Re: More on BTX halted / crashes trying to use -stable /boot/loader

2000-12-07 Thread Jim Browne

At 16:02 -0800 12/7/00, Jim Browne wrote:
When TFTP tries to open a file, it is expecting struct open_file 
member f_devdata to be a pointer to a socket number.  When currdev 
is "pxe", that assumption is correct.  When currdev is "disk*", that 
assumption is incorrect.  Specifically, tftp.c does:

tftpfile-iodesc = io = socktodesc(*(int *) (f-f_devdata));

In my case, that often winds up making tftpfile-iodesc = 0.  That 
parameter is later passed in tftp_makereq to sendrecv as the iodesc, 
which via sendudp (and possibly the ARP functions) winds up calling 
netif_put.  netif_put derefs the bogus iodesc to get a function 
pointer for the put function of the network interface and calls it. 
WHAM.  QED. :)

How does this look?

*** tftp.c  Thu Dec  7 16:20:02 2000
--- tftp2.c Thu Dec  7 16:20:55 2000
*** tftp_open(path, f)
*** 257,260 
--- 257,262 
 
 tftpfile-iodesc = io = socktodesc(*(int *) (f-f_devdata));
+   if (io == NULL)
+   return (EINVAL);
 io-destip = servip;
 tftpfile-off = 0;

(I suppose I could have included this earlier.  Ugh.)

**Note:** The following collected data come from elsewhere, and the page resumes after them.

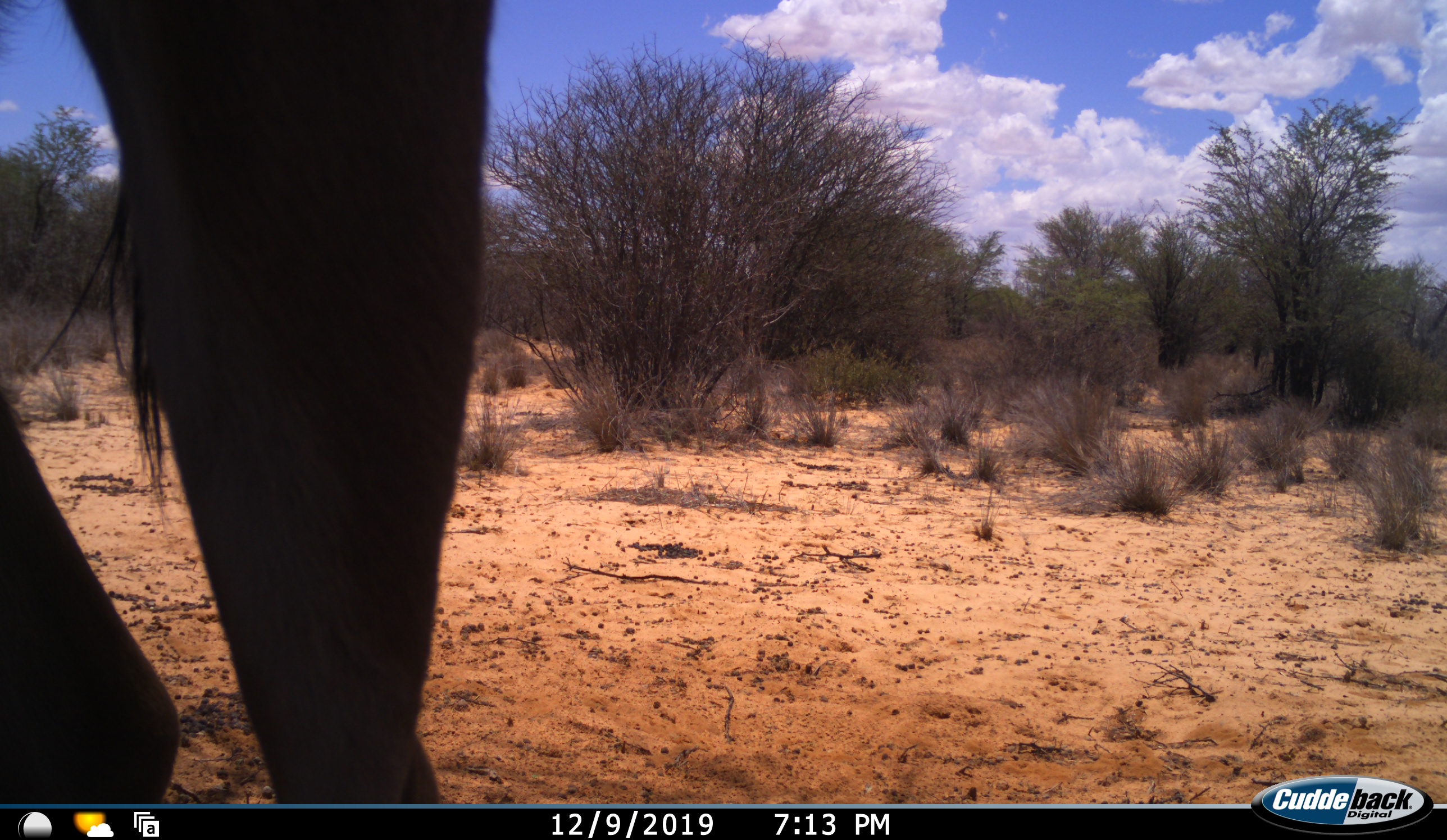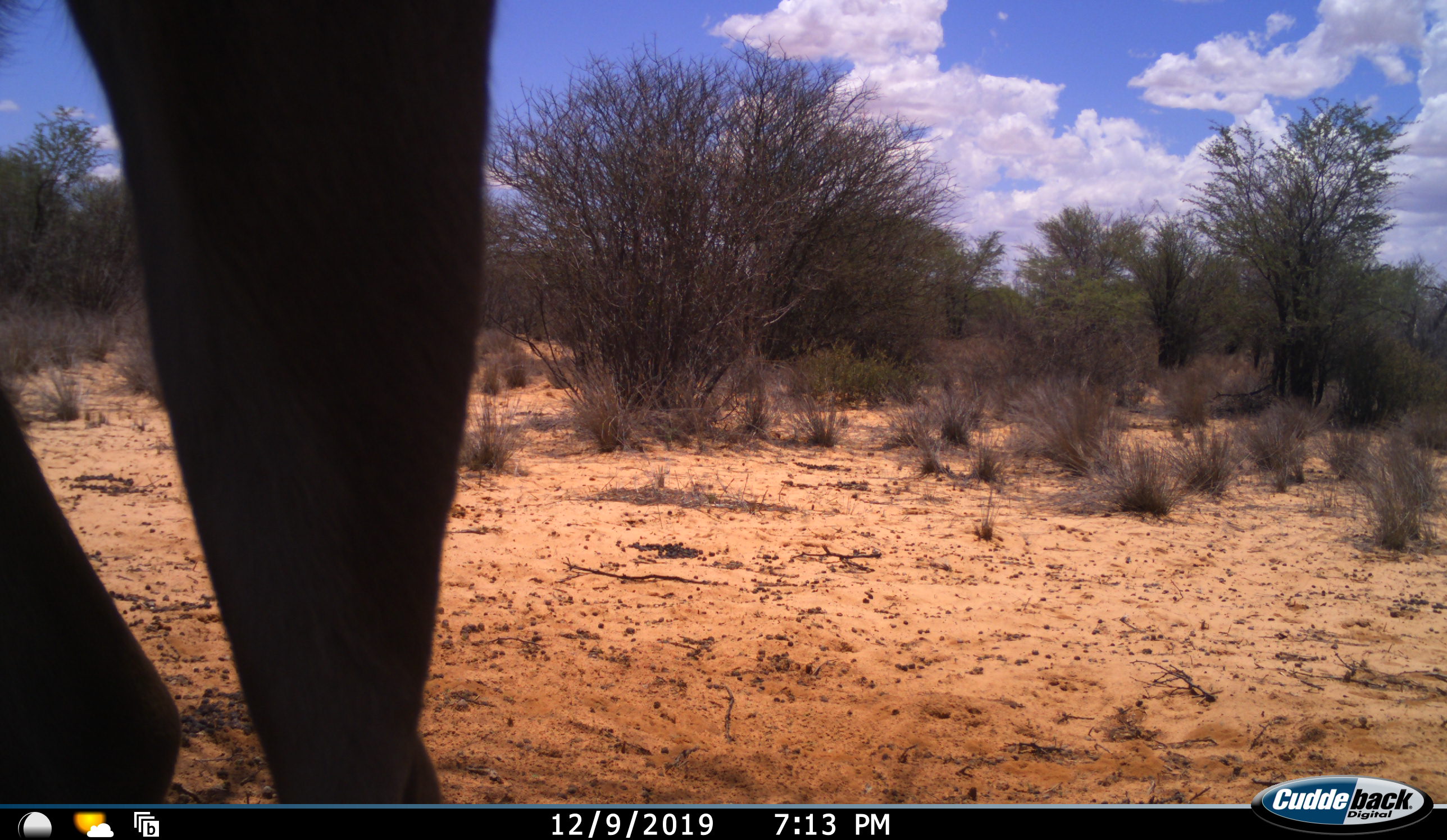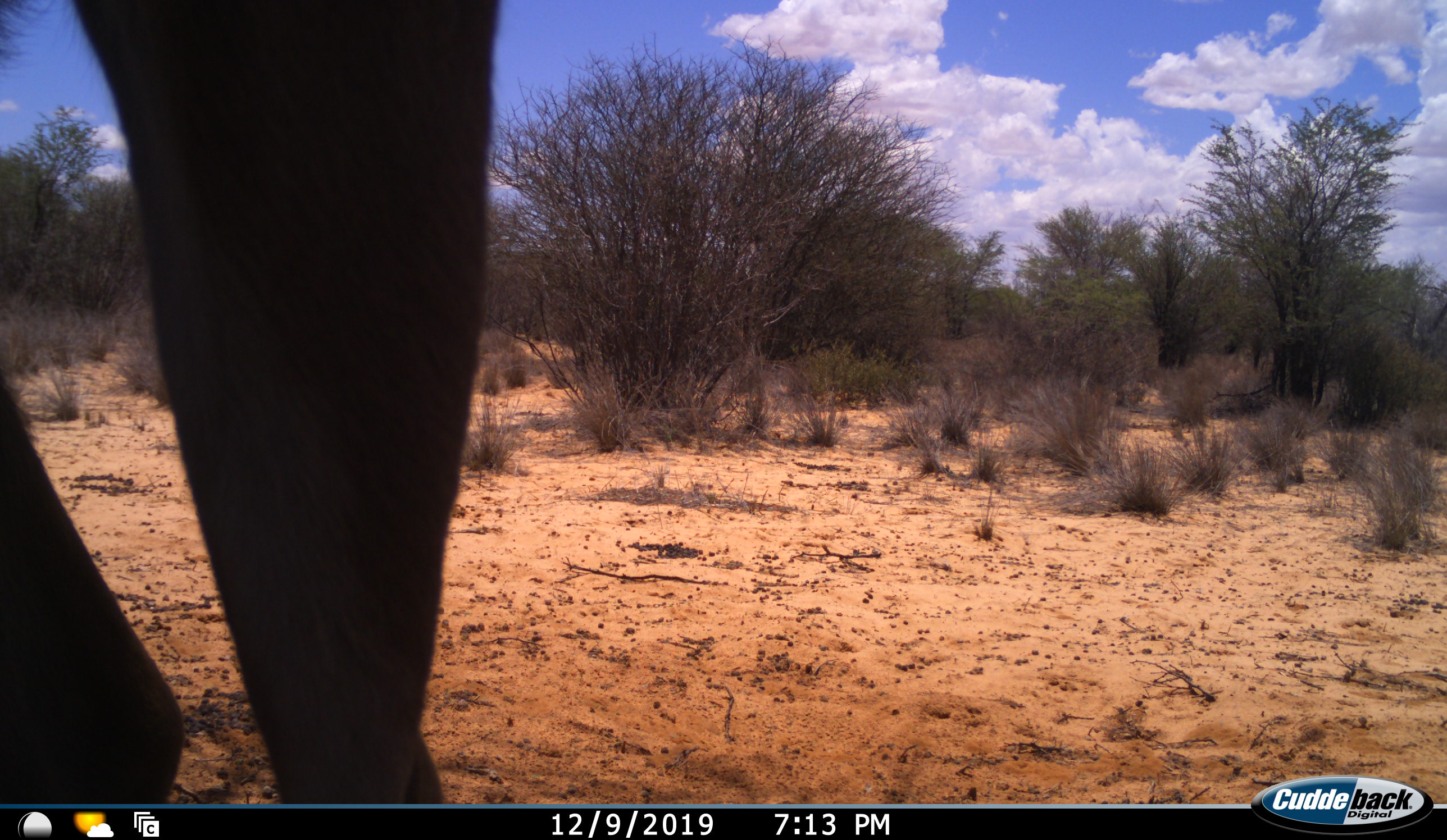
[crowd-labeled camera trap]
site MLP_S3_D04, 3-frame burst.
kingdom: Animalia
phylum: Chordata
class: Mammalia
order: Artiodactyla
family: Bovidae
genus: Connochaetes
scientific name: Connochaetes taurinus taurinus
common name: blue wildebeest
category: wildebeestblue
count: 1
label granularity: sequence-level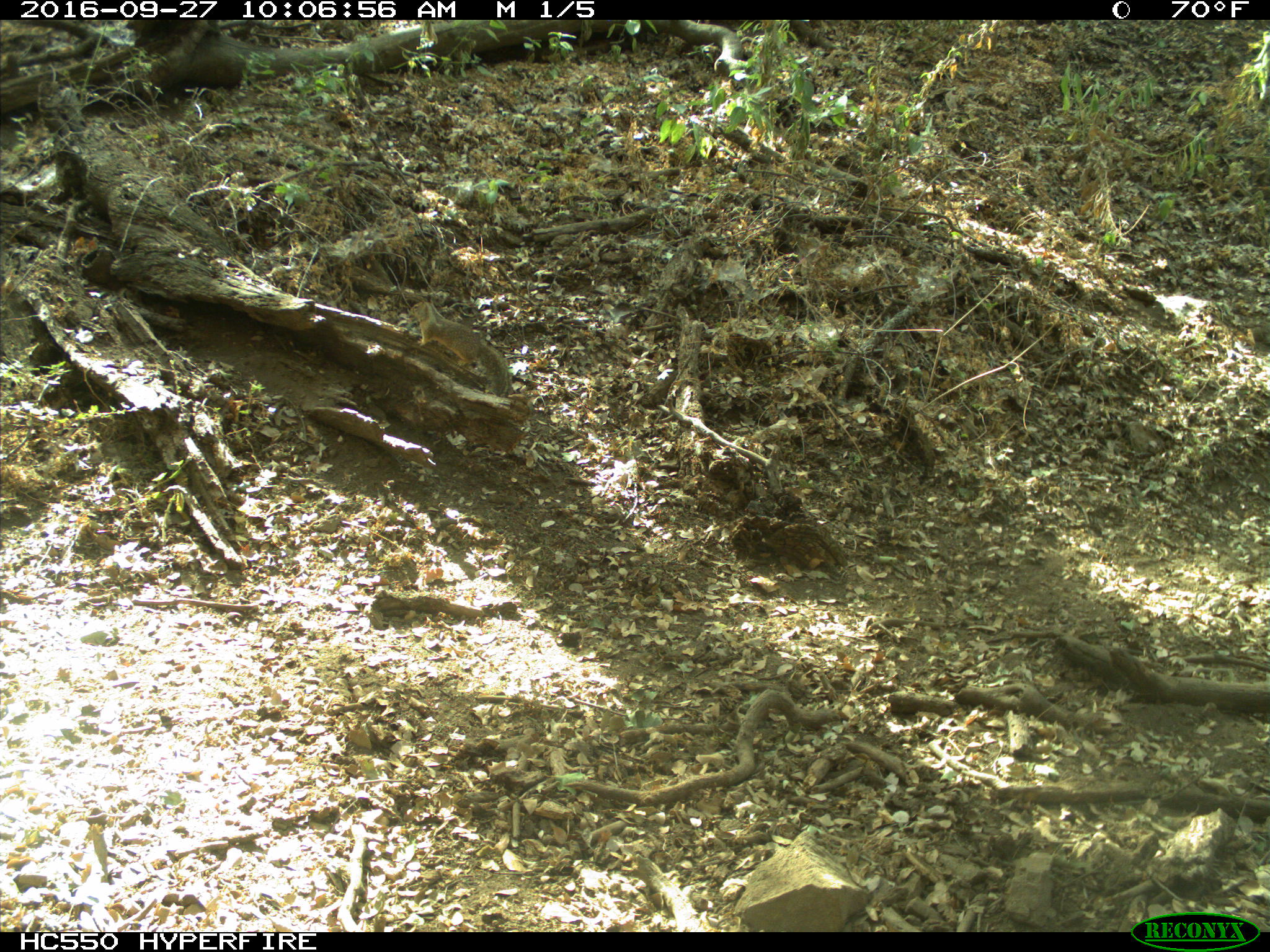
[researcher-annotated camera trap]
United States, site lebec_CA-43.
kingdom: Animalia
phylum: Chordata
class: Mammalia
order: Rodentia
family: Sciuridae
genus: Otospermophilus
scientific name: Otospermophilus beecheyi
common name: california ground squirrel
Otospermophilus beecheyi (california ground squirrel).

Jim Browne[EMAIL PROTECTED]
"We lost our lease.  You lose culture" - sign on SF Arts Comission Bldg


To Unsubscribe: send mail to [EMAIL PROTECTED]
with "unsubscribe freebsd-hackers" in the body of the message



Re: More on BTX halted / crashes trying to use -stable /boot/loader

2000-12-07 Thread Mike Smith


This is probably an OK workaround.  I think that there's something 
fundamentally wrong with the 'net' filesystems getting called for an open 
against a disk device, but I've paged out all the libstand state and I 
can't get it back fast enough to comment more usefully. 8(

BTW Jim, the stuff you're working on sounds really cool.  Thanks for 
taking it on!

 At 16:02 -0800 12/7/00, Jim Browne wrote:
 When TFTP tries to open a file, it is expecting struct open_file 
 member f_devdata to be a pointer to a socket number.  When currdev 
 is "pxe", that assumption is correct.  When currdev is "disk*", that 
 assumption is incorrect.  Specifically, tftp.c does:
 
 tftpfile-iodesc = io = socktodesc(*(int *) (f-f_devdata));
 
 In my case, that often winds up making tftpfile-iodesc = 0.  That 
 parameter is later passed in tftp_makereq to sendrecv as the iodesc, 
 which via sendudp (and possibly the ARP functions) winds up calling 
 netif_put.  netif_put derefs the bogus iodesc to get a function 
 pointer for the put function of the network interface and calls it. 
 WHAM.  QED. :)
 
 How does this look?
 
 *** tftp.c  Thu Dec  7 16:20:02 2000
 --- tftp2.c Thu Dec  7 16:20:55 2000
 *** tftp_open(path, f)
 *** 257,260 
 --- 257,262 
  
  tftpfile-iodesc = io = socktodesc(*(int *) (f-f_devdata));
 +   if (io == NULL)
 +   return (EINVAL);
  io-destip = servip;
  tftpfile-off = 0;
 
 (I suppose I could have included this earlier.  Ugh.)
 
 Jim Browne[EMAIL PROTECTED]
 "We lost our lease.  You lose culture" - sign on SF Arts Comission Bldg
 

-- 
... every activity meets with opposition, everyone who acts has his
rivals and unfortunately opponents also.  But not because people want
to be opponents, rather because the tasks and relationships force
people to take different points of view.  [Dr. Fritz Todt]
   V I C T O R Y   N O T   V E N G E A N C E




To Unsubscribe: send mail to [EMAIL PROTECTED]
with "unsubscribe freebsd-hackers" in the body of the message



Re: More on BTX halted / crashes trying to use -stable/boot/loader

2000-12-07 Thread Jim Browne

At 17:44 -0800 12/7/00, Mike Smith wrote:
This is probably an OK workaround.  I think that there's something
fundamentally wrong with the 'net' filesystems getting called for an open
against a disk device, but I've paged out all the libstand state and I
can't get it back fast enough to comment more usefully. 8(

A "better" thing to do would be for tftp_open to check the dv_type of 
the struct devsw member of struct open_file to see if it is a network 
device.  However, stand.h has a comment stating that the dv_type 
member of struct devsw is an "opaque type constant, arch-dependant". 
Since tftp.c is in the arch-neutral libstand(3), I figured it would 
be bad for tftp.c to gain knowledge of the "opaque" db_type field.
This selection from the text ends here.